◆ **EXERCISE**
Write the entries out again exactly; any picture among them gets left out.

•••••

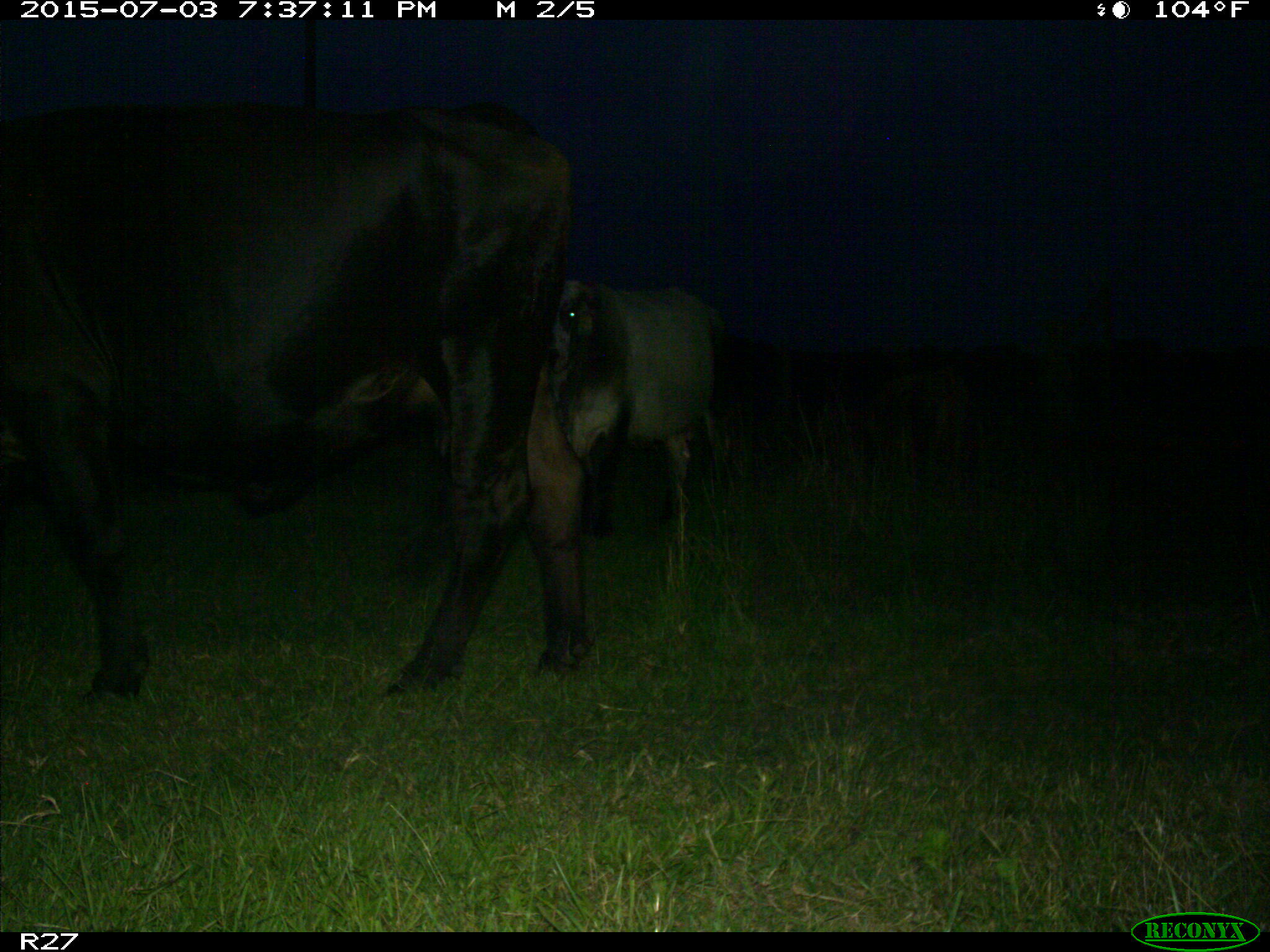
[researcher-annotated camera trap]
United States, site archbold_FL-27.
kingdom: Animalia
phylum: Chordata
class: Mammalia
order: Artiodactyla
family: Bovidae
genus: Bos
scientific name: Bos taurus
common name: domestic cow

•••••

◆ **RESPONSE**
[researcher-annotated camera trap]
United States, site archbold_FL-27.
kingdom: Animalia
phylum: Chordata
class: Mammalia
order: Artiodactyla
family: Bovidae
genus: Bos
scientific name: Bos taurus
common name: domestic cow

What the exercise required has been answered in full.